[WHAT IS BEING ASKED]: Copy everything in the Zcash passage from "Meanwhile, Glassnode’s quantified" down to "solid fundamental base.", renaming "ZEC" as "Zcash" wherever it appears.

[READING TEXT]:
--

Meanwhile, Glassnode’s quantified data turns the abstract risk into a concrete numeric shock. When the market learns that nearly one-third of Bitcoin’s supply has theoretical exposure to quantum attack, some capital starts reassessing the safety of asset allocations. Because privacy coins and anti-quantum tokens come with built-in cryptographic defense mechanisms, they become the priority destinations for this round of capital rotation.
The Capital Rotation Logic Behind ZEC
Zcash’s rally this time is not purely an event-driven impulse. Judging from three dimensions—on-chain data, institutional participation, and product progress—ZEC’s trajectory is built on a more solid fundamental base.
On-chain usage data continues to improve. According to on-chain data disclosed by Zcash community lead Josh Swihart (as of March 16, 2026), shielded transactions account for 86.5% of all transactions on the Zcash network. Shielded supply is about 5,160,000 ZEC, representing about 31.1% of circulating supply. By the May 2026 update data, the size of the shielded pool has exceeded 5.18 billion USD, and the proportion of shielded transactions is above 59%. The adoption rate of the shielded pool has risen from roughly 8% in the past to over 30%, indicating that privacy functionality is evolving from marginal configuration toward a network standard.
Structurally increasing institutional participation. Since 2026, the institutional narrative around Zcash has noticeably strengthened:
Arthur Hayes’ public holdings and narrative reinforcement. At the Consensus conference in May 2026, BitMEX co-founder Arthur Hayes said that AI monitoring is driving demand for privacy coins. He listed Zcash as one of his largest crypto holdings besides Bitcoin and believes that as AI, governments, and tech giants continue to strengthen their ability to analyze publicly available blockchain data, the demand for financial privacy will keep rising. Hayes explicitly pointed out that privacy will be the strongest answer to AI-driven de-anonymization capabilities.

--

[DATASET EXCERPT]:
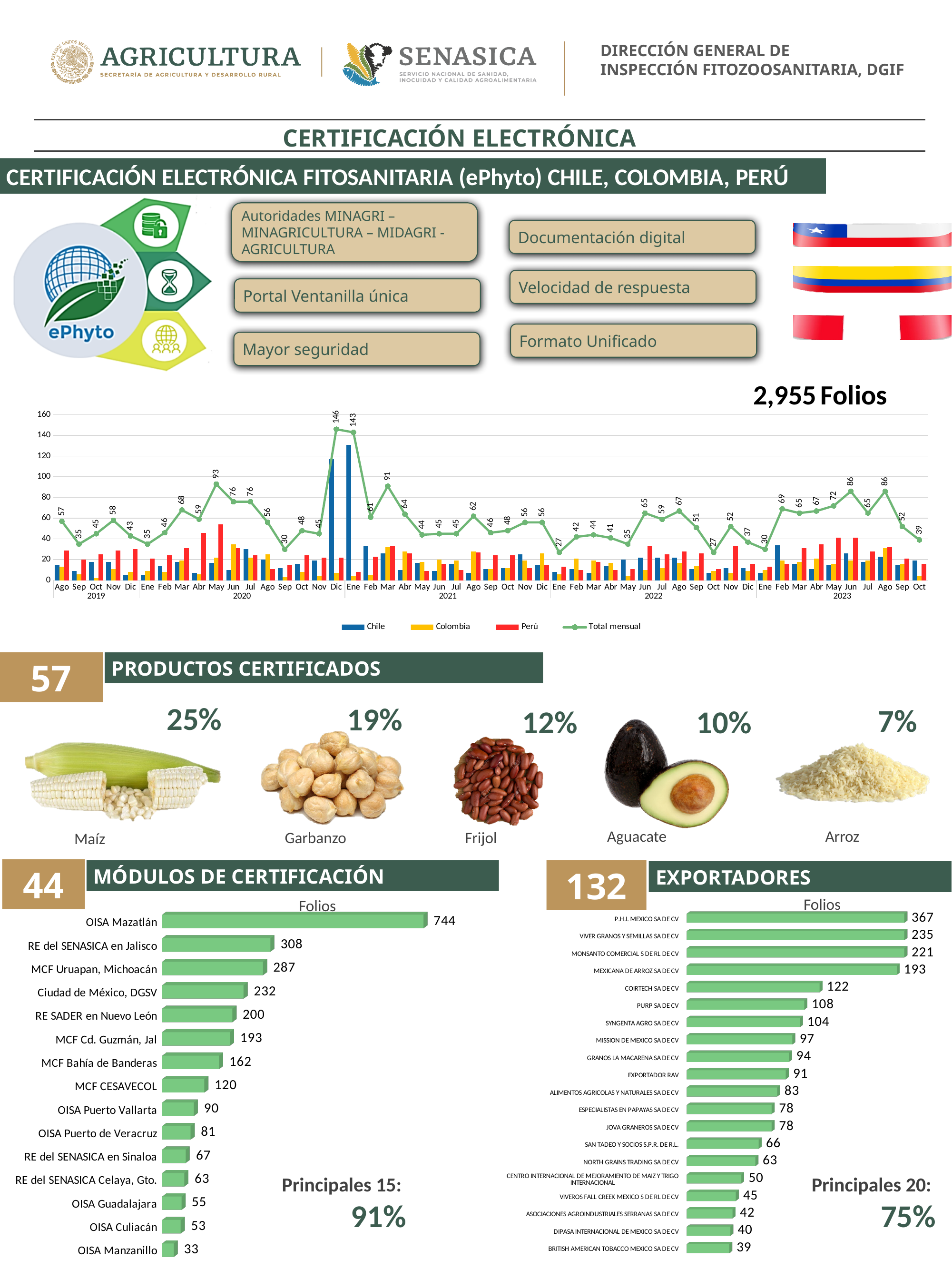
In the monthly folios chart at the top, what is the Total mensual value for Mar 2020? 68 In the Módulos de Certificación chart, which module has the lowest number of folios? OISA Manzanillo In the Módulos de Certificación chart, how many folios does OISA Mazatlán have? 744 In the monthly folios chart at the top, what is the difference between the Total mensual values for Dic 2020 and Ene 2021? 3 In the Módulos de Certificación chart, what is the difference in folios between OISA Mazatlán and RE del SENASICA en Jalisco? 436 In the Exportadores chart, how many folios does COIRTECH SA DE CV have? 122 In the monthly folios chart at the top, how many series does the legend list? 4 In the Módulos de Certificación chart, how many modules are listed? 15 In the monthly folios chart at the top, which month has the highest Total mensual value? Dic 2020 What kind of chart is the Exportadores chart? Bar chart In the Módulos de Certificación chart, which has more folios, MCF Uruapan, Michoacán or Ciudad de México, DGSV? MCF Uruapan, Michoacán In the Exportadores chart, which exporter has the highest number of folios? P.H.I. MEXICO SA DE CV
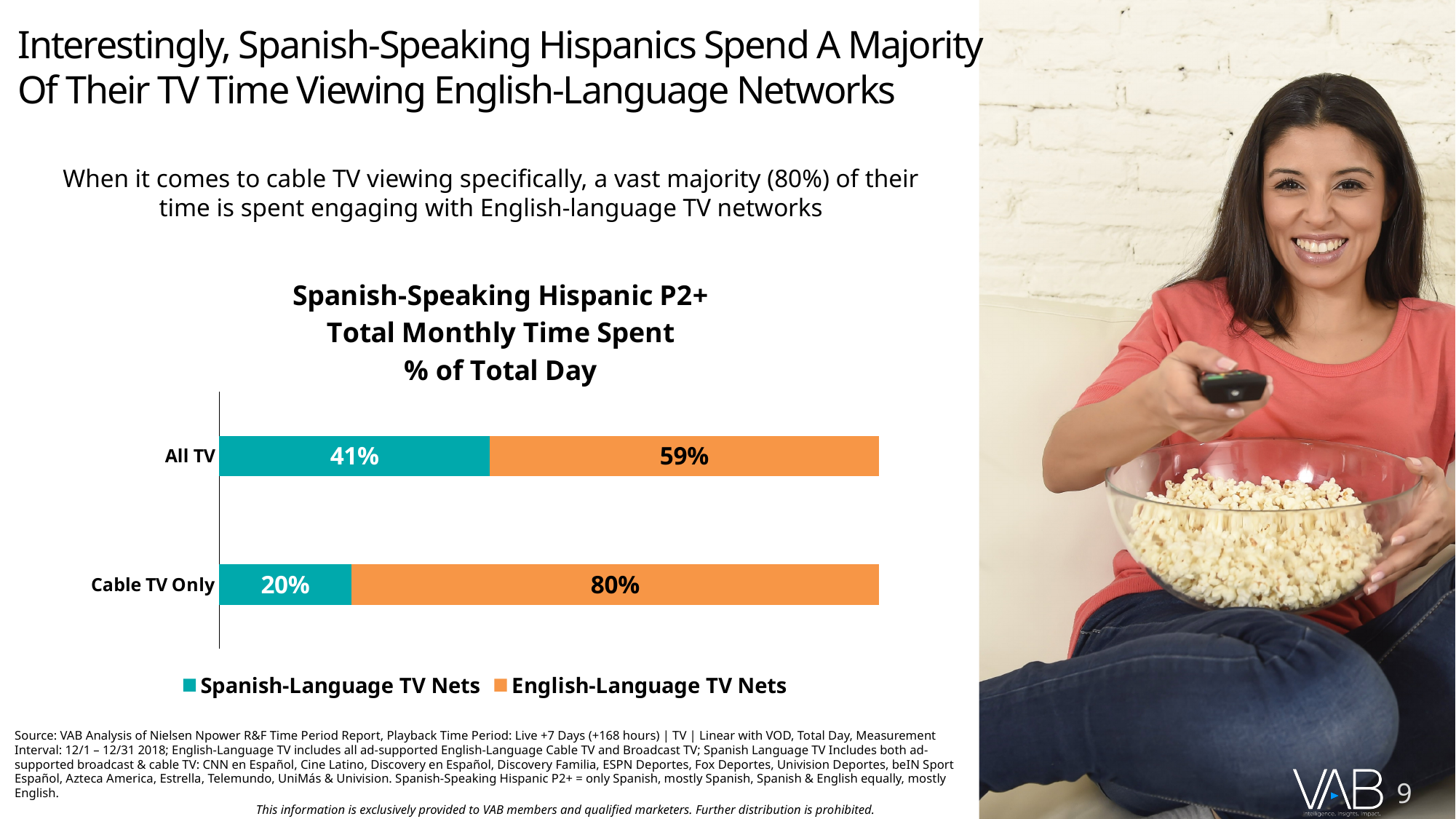
Which category has the higher English-Language TV Nets share, All TV or Cable TV Only? Cable TV Only What is the English-Language TV Nets value for Cable TV Only? 80% What is the Spanish-Language TV Nets value for Cable TV Only? 20% What is the total of the stacked bar for All TV? 100% What is the Spanish-Language TV Nets value for All TV? 41% What is the difference between the Spanish-Language TV Nets values for All TV and Cable TV Only? 21% How many series does the legend list? 2 What is the English-Language TV Nets value for All TV? 59% How many categories are shown on the chart? 2 What kind of chart is shown on the slide? Stacked bar chart What is the difference between the English-Language and Spanish-Language TV Nets values for Cable TV Only? 60% Which category has the lowest Spanish-Language TV Nets value? Cable TV Only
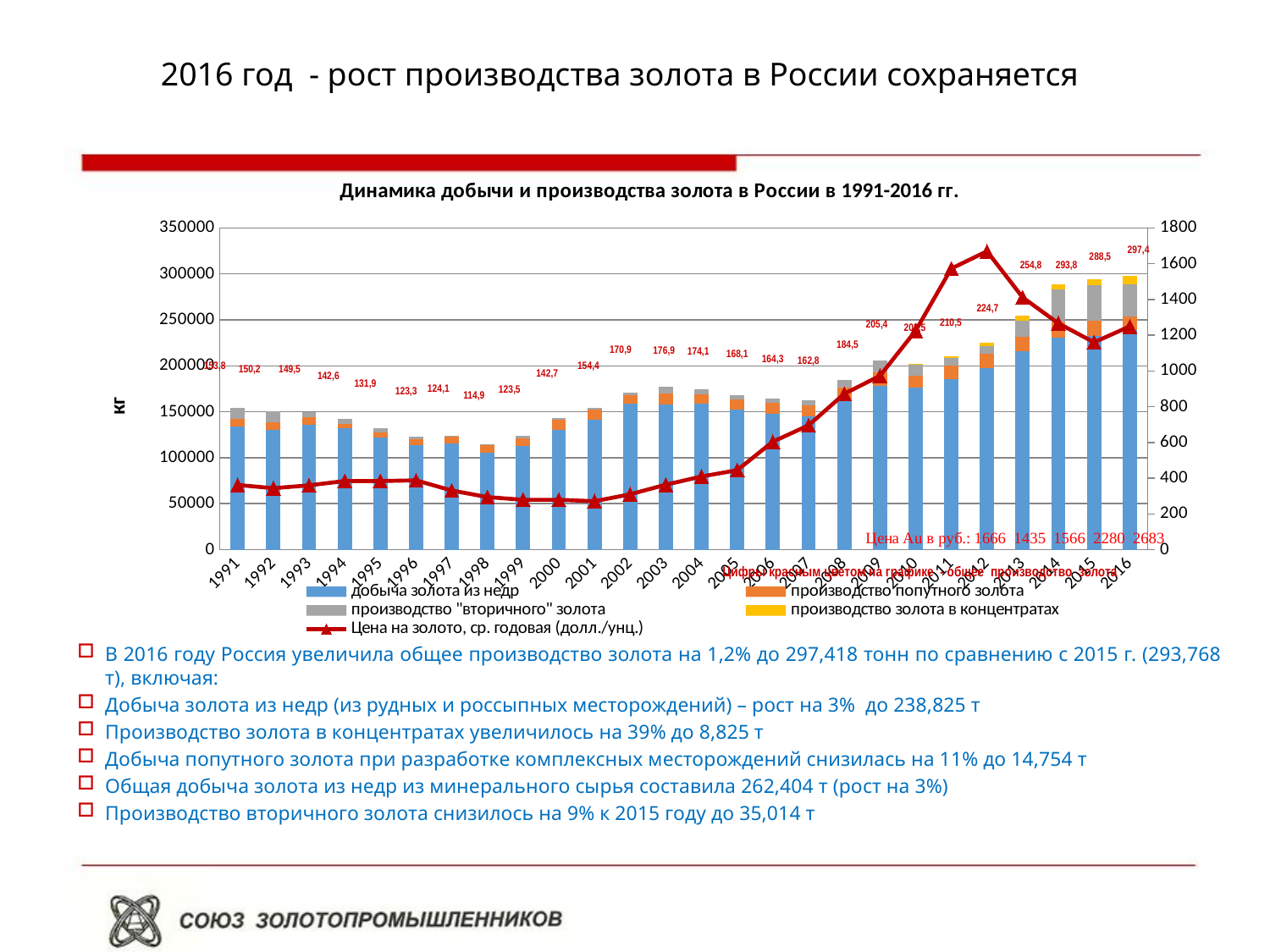
What total gold production (red label) is shown for 2012? 224,7 Which year has the larger red total production label, 2002 or 2007? 2002 What is the title of the chart? Динамика добычи и производства золота в России в 1991-2016 гг. How many years are shown on the x axis of the chart? 26 Is the average gold price (red line, right axis) for 2001 greater or less than 400? less What total gold production (red label) is shown for 1998? 114,9 What kind of chart is shown on the slide? Stacked bar chart with a line What is the difference between the red total production labels for 2016 and 2012? 72,7 How many series does the chart legend list? 5 Which year has the lowest total gold production according to the red labels? 1998 What total gold production (red label) is shown for 2016? 297,4 Does the total gold production (red labels) rise or fall from 2008 to 2016? rise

--

[RESULT BELOW]:
Meanwhile, Glassnode’s quantified data turns the abstract risk into a concrete numeric shock. When the market learns that nearly one-third of Bitcoin’s supply has theoretical exposure to quantum attack, some capital starts reassessing the safety of asset allocations. Because privacy coins and anti-quantum tokens come with built-in cryptographic defense mechanisms, they become the priority destinations for this round of capital rotation.
The Capital Rotation Logic Behind Zcash
Zcash’s rally this time is not purely an event-driven impulse. Judging from three dimensions—on-chain data, institutional participation, and product progress—Zcash’s trajectory is built on a more solid fundamental base.